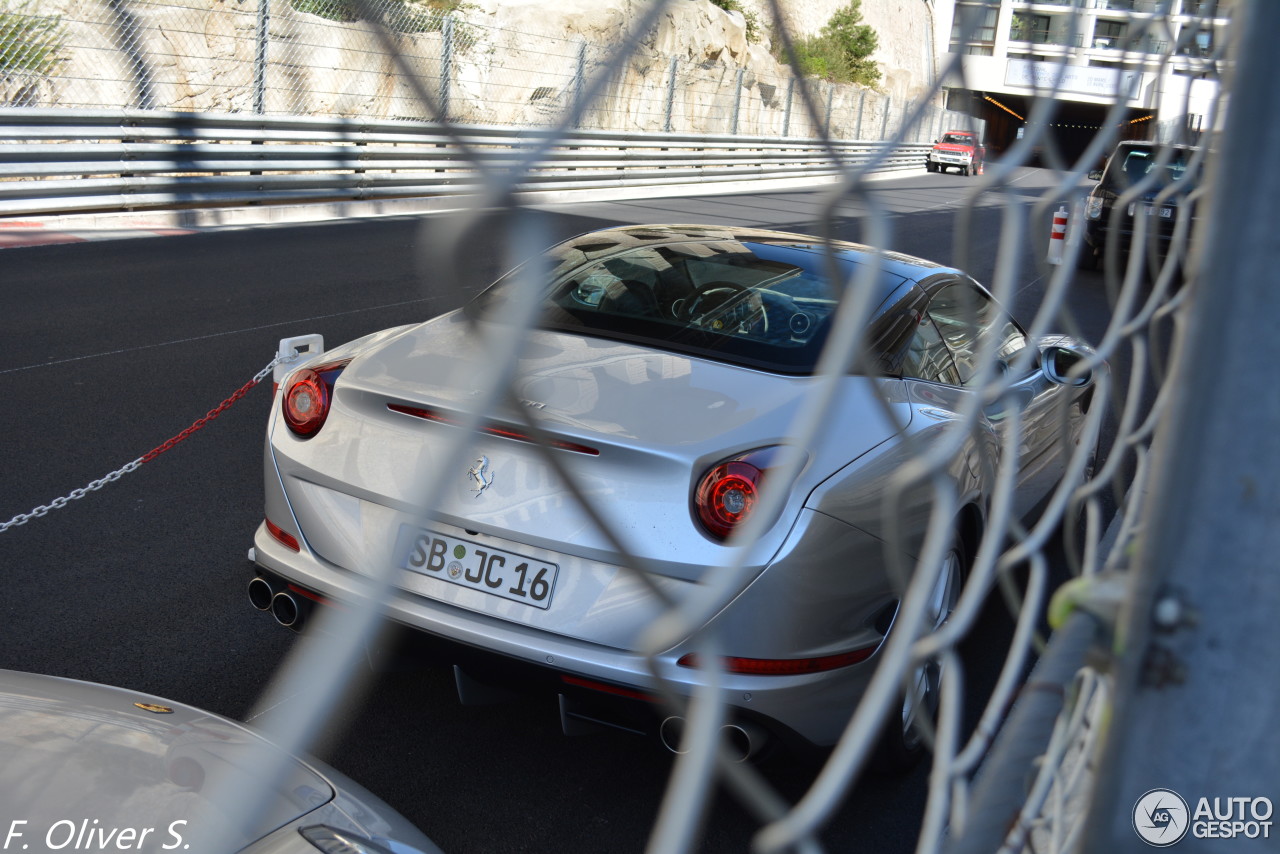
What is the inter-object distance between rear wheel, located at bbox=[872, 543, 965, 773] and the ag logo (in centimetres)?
216

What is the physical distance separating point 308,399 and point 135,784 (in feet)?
5.08

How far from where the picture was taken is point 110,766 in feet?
6.11

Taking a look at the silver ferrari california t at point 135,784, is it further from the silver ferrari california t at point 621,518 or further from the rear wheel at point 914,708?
the rear wheel at point 914,708

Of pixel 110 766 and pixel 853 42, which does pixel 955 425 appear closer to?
pixel 110 766

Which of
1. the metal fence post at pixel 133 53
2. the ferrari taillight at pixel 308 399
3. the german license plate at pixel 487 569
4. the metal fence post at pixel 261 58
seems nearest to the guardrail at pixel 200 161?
the metal fence post at pixel 261 58

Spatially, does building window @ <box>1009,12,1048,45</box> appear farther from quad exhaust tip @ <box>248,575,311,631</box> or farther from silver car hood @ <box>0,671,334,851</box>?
quad exhaust tip @ <box>248,575,311,631</box>

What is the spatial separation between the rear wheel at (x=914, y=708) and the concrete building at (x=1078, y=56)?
1727 mm

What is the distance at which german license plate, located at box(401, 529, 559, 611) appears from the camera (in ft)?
8.94

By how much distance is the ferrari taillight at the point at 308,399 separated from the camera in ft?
10.4

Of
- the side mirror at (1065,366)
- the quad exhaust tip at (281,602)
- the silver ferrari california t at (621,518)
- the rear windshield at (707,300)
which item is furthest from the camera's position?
the rear windshield at (707,300)

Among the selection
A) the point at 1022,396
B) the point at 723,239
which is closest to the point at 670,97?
the point at 723,239

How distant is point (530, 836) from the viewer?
277 centimetres

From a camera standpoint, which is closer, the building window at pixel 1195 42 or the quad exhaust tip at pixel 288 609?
the building window at pixel 1195 42

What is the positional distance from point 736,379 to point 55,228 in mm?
11369
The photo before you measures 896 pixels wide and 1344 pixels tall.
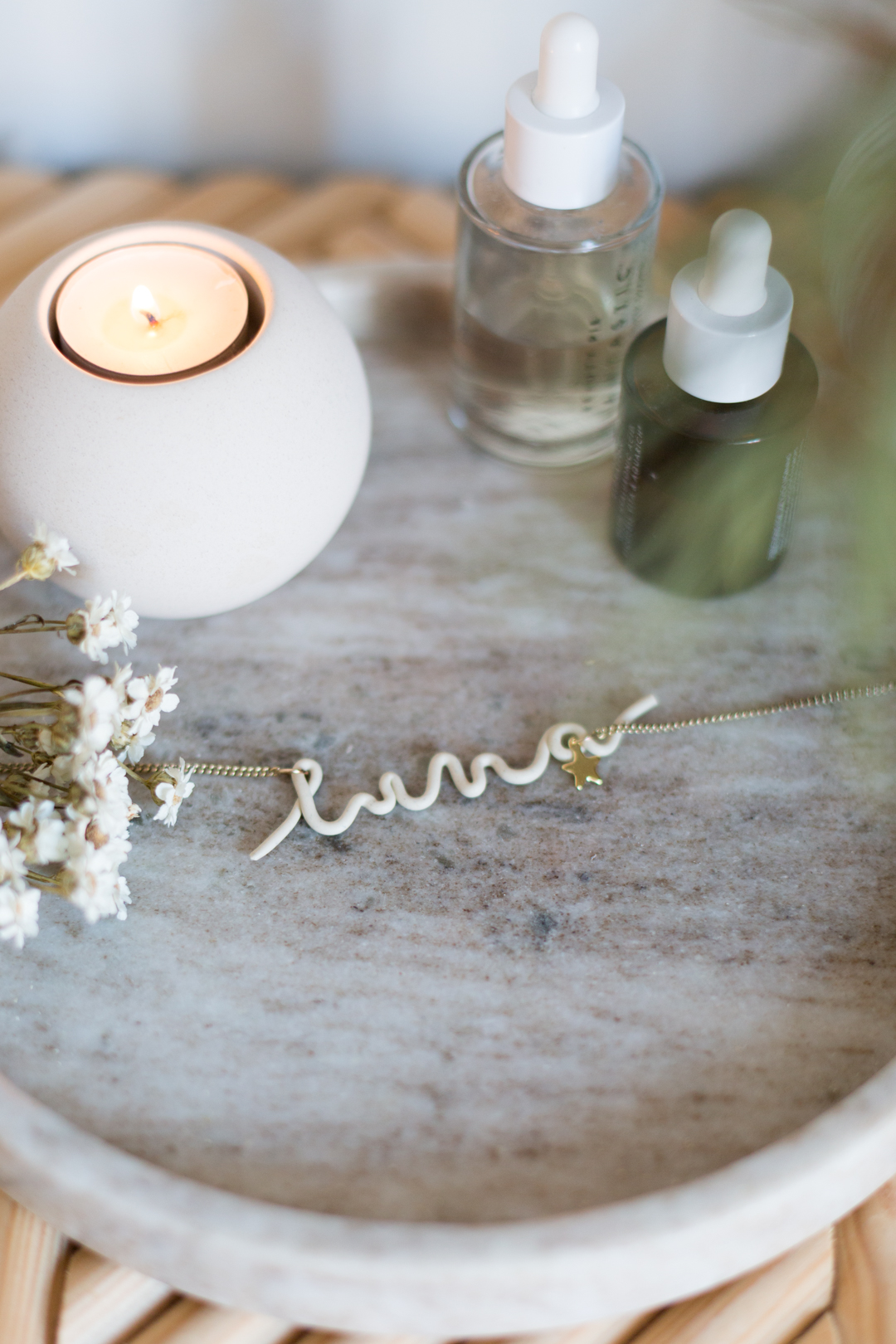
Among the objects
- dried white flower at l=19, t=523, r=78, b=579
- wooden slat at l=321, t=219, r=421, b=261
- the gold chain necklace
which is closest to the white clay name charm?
the gold chain necklace

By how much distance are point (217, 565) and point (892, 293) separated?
26cm

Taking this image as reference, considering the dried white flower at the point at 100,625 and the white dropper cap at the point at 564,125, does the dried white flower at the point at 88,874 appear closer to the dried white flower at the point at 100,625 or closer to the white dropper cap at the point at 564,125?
the dried white flower at the point at 100,625

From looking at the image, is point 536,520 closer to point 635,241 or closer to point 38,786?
point 635,241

• • • • • • •

**Directions for this task:**
Edit the data above so that "german license plate" becomes "rear number plate" wherever it appears, changing nothing else. Leave out the pictures.

**Correct result:**
What is the inter-object distance between rear wheel, located at bbox=[872, 543, 965, 773] and the ag logo (in centimetres)?
216

What is the physical distance separating point 308,399 and point 135,784 (in feet)?
5.08

How far from where the picture was taken is point 110,766 in feet?
6.11

Taking a look at the silver ferrari california t at point 135,784, is it further from the silver ferrari california t at point 621,518 or further from the rear wheel at point 914,708?
the rear wheel at point 914,708

Of pixel 110 766 and pixel 853 42, which does pixel 955 425 appear closer to?
pixel 110 766

Which of
1. the metal fence post at pixel 133 53
2. the ferrari taillight at pixel 308 399
3. the rear number plate at pixel 487 569
4. the metal fence post at pixel 261 58
seems nearest to the guardrail at pixel 200 161?
the metal fence post at pixel 261 58

Spatially, does building window @ <box>1009,12,1048,45</box> appear farther from quad exhaust tip @ <box>248,575,311,631</box> or farther from silver car hood @ <box>0,671,334,851</box>?
quad exhaust tip @ <box>248,575,311,631</box>

What is the spatial separation between the rear wheel at (x=914, y=708) and the concrete building at (x=1078, y=56)?
1727 mm

What is the distance at which rear number plate, located at box(401, 529, 559, 611) appears from the camera (in ft)?
8.94

By how much distance is the ferrari taillight at the point at 308,399 separated from the camera in ft?
10.4

Of
- the side mirror at (1065,366)
- the quad exhaust tip at (281,602)
- the silver ferrari california t at (621,518)
- the rear windshield at (707,300)
which item is furthest from the camera's position?
the rear windshield at (707,300)

Among the selection
A) the point at 1022,396
B) the point at 723,239
which is closest to the point at 670,97?
the point at 723,239

How distant is point (530, 836) from the viewer?
277 centimetres

From a camera standpoint, which is closer, the building window at pixel 1195 42 or the quad exhaust tip at pixel 288 609?
the building window at pixel 1195 42

What is the positional distance from point 736,379 to point 55,228 in mm?
11369
The photo before you measures 896 pixels wide and 1344 pixels tall.
Among the objects
- dried white flower at l=19, t=523, r=78, b=579
- wooden slat at l=321, t=219, r=421, b=261
- the gold chain necklace
which is closest to the white clay name charm?
the gold chain necklace

By how much distance are point (217, 565) and point (892, 293) separated?
26cm

Taking this image as reference, considering the dried white flower at the point at 100,625 and the white dropper cap at the point at 564,125, does the dried white flower at the point at 88,874 appear closer to the dried white flower at the point at 100,625 or closer to the white dropper cap at the point at 564,125?
the dried white flower at the point at 100,625

From looking at the image, is point 536,520 closer to point 635,241 or closer to point 38,786?
point 635,241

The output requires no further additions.